December 17, 2014 2 Comments
For me, it was 2004.
I stared at the blinking lights on our Christmas tree, almost in a trance like state. It wasn’t the colors or the tree. I was shell shocked at how fast my life had changed and how much those I loved suffered.
In a year we’d both had job changes. My husband’s job was such a transition we had moved 300 miles away. We knew no one.
We had a toddler recovering from a horrendous first year where we nearly lost her. She needed therapy several times a week on top of medical appointments.
My dad had passed away. When he got the diagnosis he knew the outcome even though for months he didn’t even appear sick. The strapping man who reminded me of John Wayne was gone.
I was having trouble finding reasons to get out of bed each morning.
This year has been full of heartbreak for so many I know online and in person. So much transition, sickness and death. Job loss, injustices. Broken marriages. Miscarriages. Widowhood. These are without looking at headlines. If so, there are families grieving from suicides. Shootings. Life seems full of bad news.
But the song says it’s the most wonderful time. How can that be? How can anyone celebrate the season when there is no feeling? When everything is numb and time feels frozen?

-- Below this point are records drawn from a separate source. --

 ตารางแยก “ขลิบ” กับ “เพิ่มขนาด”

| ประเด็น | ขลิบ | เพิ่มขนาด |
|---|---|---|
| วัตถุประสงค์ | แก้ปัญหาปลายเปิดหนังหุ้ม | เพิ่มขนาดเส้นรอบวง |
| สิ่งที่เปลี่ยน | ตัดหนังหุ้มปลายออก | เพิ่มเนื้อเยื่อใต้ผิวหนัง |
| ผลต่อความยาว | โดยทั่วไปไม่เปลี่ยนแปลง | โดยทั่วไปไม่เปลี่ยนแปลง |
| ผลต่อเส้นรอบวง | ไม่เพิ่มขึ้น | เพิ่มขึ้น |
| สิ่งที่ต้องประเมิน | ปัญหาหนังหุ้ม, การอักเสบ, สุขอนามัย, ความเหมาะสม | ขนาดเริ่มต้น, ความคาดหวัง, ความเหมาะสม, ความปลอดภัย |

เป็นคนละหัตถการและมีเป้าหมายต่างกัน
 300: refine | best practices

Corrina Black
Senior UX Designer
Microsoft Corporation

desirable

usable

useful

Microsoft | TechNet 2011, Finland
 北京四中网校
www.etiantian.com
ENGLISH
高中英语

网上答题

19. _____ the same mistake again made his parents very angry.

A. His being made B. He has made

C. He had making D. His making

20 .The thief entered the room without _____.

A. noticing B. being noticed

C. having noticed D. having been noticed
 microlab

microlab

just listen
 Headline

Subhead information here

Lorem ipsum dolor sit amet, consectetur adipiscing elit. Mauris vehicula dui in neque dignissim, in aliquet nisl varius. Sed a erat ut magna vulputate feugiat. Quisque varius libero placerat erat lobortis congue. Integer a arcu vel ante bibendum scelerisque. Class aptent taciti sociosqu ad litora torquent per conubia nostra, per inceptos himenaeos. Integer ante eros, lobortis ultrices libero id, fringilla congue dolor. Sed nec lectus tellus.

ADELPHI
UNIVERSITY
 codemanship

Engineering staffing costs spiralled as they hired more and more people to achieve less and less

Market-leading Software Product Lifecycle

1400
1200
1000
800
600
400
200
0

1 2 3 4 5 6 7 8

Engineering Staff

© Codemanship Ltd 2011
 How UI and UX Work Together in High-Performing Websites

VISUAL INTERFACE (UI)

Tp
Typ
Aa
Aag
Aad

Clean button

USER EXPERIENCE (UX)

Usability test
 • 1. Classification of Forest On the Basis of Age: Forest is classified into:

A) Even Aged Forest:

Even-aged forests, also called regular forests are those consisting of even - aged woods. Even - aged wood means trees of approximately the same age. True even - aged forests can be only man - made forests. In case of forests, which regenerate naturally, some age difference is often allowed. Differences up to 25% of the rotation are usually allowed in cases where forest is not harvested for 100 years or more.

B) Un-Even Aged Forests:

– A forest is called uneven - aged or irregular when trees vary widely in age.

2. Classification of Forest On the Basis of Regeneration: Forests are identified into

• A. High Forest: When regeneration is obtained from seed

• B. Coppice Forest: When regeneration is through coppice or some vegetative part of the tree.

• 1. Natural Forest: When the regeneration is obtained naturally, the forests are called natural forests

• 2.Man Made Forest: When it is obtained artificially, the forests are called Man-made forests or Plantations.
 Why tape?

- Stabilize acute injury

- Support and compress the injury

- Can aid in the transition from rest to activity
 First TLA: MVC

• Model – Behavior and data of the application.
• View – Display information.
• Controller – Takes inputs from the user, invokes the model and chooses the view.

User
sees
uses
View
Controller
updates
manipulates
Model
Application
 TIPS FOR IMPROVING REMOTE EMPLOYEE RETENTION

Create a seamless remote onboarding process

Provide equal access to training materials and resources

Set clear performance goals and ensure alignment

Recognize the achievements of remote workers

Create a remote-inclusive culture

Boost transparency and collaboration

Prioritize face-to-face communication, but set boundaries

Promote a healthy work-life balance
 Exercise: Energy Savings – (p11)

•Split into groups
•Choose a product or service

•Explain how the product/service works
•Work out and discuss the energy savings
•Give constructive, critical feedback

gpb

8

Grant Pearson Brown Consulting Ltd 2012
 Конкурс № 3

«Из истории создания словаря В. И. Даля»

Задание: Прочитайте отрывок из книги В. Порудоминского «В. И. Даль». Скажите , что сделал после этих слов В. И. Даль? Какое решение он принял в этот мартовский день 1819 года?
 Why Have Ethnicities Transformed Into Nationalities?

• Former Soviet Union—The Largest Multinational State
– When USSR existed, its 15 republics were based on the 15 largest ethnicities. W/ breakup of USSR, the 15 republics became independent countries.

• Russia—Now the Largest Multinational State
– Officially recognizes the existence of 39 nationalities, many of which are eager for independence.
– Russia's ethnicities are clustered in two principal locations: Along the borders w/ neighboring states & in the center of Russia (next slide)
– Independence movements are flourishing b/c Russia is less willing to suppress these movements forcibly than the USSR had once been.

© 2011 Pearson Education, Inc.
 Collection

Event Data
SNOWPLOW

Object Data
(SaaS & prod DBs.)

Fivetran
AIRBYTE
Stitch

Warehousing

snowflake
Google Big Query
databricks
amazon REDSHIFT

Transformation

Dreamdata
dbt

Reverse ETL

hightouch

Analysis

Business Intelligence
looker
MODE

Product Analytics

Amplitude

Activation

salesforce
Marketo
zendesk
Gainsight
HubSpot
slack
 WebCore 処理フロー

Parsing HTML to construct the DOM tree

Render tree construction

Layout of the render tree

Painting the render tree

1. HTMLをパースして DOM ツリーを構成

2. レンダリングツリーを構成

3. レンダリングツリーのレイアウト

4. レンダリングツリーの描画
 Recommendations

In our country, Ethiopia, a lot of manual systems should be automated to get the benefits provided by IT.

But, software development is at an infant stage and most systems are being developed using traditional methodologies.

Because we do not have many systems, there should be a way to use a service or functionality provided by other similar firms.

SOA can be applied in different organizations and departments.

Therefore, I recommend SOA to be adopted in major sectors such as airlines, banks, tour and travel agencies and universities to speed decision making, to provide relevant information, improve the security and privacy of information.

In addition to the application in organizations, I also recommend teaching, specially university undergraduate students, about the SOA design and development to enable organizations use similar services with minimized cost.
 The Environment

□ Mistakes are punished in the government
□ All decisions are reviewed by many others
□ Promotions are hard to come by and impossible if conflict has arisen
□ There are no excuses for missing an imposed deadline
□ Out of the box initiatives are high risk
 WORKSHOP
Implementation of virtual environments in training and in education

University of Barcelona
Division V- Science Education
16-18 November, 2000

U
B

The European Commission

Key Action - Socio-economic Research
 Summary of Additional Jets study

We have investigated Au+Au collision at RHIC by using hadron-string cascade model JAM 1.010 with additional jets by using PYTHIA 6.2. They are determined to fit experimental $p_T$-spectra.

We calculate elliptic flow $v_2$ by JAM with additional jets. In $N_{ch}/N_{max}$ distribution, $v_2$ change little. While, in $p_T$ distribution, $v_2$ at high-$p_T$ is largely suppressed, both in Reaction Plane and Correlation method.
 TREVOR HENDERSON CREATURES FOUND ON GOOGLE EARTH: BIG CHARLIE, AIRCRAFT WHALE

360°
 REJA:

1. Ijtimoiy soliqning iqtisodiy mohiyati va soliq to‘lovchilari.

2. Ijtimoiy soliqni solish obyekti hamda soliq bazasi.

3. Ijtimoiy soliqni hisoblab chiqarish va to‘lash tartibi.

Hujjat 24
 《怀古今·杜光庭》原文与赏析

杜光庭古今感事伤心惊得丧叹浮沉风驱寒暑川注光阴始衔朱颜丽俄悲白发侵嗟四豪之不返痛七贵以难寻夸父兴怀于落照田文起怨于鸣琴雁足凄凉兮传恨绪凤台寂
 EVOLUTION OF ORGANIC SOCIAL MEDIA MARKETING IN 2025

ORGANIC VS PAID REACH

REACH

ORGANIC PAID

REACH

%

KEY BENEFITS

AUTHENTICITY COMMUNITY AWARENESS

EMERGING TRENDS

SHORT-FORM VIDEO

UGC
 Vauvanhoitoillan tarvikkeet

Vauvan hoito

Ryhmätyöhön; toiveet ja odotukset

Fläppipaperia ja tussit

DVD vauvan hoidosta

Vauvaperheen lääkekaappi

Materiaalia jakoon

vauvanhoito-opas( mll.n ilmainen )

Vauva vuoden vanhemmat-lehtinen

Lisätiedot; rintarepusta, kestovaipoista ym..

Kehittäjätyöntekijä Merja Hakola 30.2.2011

- I know for me, it helped to decorate. That was my way of not only remembering I had two children who needed the bright lights and Christmas music, it was also a statement. I was down, but I refused to be out. I felt like the devil’s plan was to destroy everything in and around me and if I gave in, he won. And even if it was one small thing I did to remember it was Christmas, I was bound and determined.
- I also thought of others. It wasn’t easy because I felt so lost inside myself. My favorite thing to do is to have blank cards and point to a random name in the phone book. I write something like, “You mean so much to God that I pointed to a name in a phone book to send a card and the person is you. You are not forgotten. You are loved. Have a Merry Christmas.” I don’t sign my name or leave a return address. I want them blessed, and it takes my mind off my situation to know I’m encouraging someone else.
- If I couldn’t take the upbeat Christmas music, I put praise music on. If the words, as Christian and Biblical as I needed them to be were heartbreaking to hear, I played instrumental music.
- I wish I’d been more honest. There were some events I shouldn’t have attended but didn’t want to let anyone down. Other times I isolated myself and should have said something. Keeping it all in wasn’t healthy and again, plays right into the enemy’s hand. You don’t have to air all your laundry, just say you’re struggling and can use prayer. And when someone offers, let them.
Since then I’ve had other difficult Christmas seasons but nothing close to that one in 2004. I think a lot of why I was able to bounce back a little faster was I applied the suggestions above and realized the pain had purpose. Hosea 2:14 has been my lifeline in dark times and I want my adversity to mean something and help someone else down the road.
My prayer is that if you’re struggling this Christmas, something here in this post helped you.
Father, let every person reading this post feel Your presence right now, and in the days and weeks to come. For every event and circumstance that has robbed them of peace and joy, replace it multi fold with blessings we can’t define. Give them special moments that are Your love notes just for them. Give them strength to celebrate Christmas, even if it’s in a different way this year. Draw them close to You. We give you the glory, honor and praise. In Jesus’ name, Amen.